HSPPR left management of the shelter on December 31, after both the city and county of Pueblo voted to not renew the contract and extend it to PAWS for Life animal shelter.
The city council and county commission made that decision following complaints from members in the community that included claims HSPPR was unduly labeling puppies as aggressive and euthanizing them because the shelter deemed them untrainable.
McHugh-Smith said this is a chance to set the record straight to the shelter’s care.
“There’s a lot of misinformation out there about our organization, and I hope people will come to the open house and see for themselves what we do and what we can provide,” she said.
The open house is scheduled for August 17 at the Pueblo Animal Services building at 4600 Eagleridge Place.
The contract is back after nearly three months of limited services under a temporary contract with HSPPR. The new one approved by Pueblo City Council and Pueblo County Commissioners this week is valid through 2022.
HSPPR agreed to the temporary contract after the shelter operators at the time, PAWS for Life Animal Shelter based out of Pueblo, surrendered their license following an investigation by the Colorado State Department of Agriculture found violations of sanitation and instances where animals had died.

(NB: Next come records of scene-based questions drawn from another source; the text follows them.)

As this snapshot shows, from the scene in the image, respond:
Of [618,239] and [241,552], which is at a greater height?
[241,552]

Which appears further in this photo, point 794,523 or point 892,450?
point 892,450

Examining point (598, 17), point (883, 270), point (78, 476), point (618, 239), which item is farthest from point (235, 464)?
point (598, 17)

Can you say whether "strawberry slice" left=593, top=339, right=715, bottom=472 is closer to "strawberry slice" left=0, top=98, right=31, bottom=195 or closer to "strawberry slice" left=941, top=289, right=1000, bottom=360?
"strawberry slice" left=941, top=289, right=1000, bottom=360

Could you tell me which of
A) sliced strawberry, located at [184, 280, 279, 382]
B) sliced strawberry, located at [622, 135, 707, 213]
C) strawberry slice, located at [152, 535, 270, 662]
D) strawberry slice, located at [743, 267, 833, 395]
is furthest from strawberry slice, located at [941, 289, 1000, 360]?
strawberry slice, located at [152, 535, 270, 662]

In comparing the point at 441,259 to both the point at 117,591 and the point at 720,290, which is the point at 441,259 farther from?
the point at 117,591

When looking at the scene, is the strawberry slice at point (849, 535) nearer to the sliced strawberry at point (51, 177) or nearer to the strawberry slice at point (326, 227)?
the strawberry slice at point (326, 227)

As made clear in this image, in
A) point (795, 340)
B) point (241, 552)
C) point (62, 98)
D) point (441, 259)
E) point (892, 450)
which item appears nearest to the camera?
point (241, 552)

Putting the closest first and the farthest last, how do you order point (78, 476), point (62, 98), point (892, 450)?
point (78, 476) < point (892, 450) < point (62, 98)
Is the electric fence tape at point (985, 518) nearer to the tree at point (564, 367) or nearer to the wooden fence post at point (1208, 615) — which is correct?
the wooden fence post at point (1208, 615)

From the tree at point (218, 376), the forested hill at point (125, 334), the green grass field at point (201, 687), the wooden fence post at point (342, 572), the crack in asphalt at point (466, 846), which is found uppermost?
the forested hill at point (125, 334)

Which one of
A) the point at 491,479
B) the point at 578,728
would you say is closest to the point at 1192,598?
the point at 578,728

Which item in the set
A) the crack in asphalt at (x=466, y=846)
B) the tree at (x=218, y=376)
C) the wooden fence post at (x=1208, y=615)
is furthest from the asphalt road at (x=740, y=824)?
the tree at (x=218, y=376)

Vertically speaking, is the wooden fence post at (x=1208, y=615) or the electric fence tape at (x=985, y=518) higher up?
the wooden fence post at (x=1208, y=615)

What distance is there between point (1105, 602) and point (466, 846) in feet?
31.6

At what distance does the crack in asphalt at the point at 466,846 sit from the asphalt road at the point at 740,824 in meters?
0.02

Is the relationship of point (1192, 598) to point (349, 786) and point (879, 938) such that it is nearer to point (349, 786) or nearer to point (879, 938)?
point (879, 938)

“I think a lot of people may have taken for granted just how much the [HSPPR] has done for well over a decade,” said Garrison Ortiz, a Pueblo County Commissioner.
The city and county adopted a ban on anything but “no-kill” animal shelters in the county in spring 2018, leading to PAWS submitting a contract proposal and the county dropping HSPPR.
“When we decided to go a different way with the contract, there were a lot of questions about a lack of a business plan, a budget,” Ortiz said.
The combined vote for this week’s decision to return to HSPPR was 9-0.
HSPPR said its law enforcement services will become fully operational by July 1 and the shelter will be fully operational with all of its previous services by August 17.
“They’ve done a stellar job and we need to do a better job as a community of supporting them and what they do,” Ortiz said.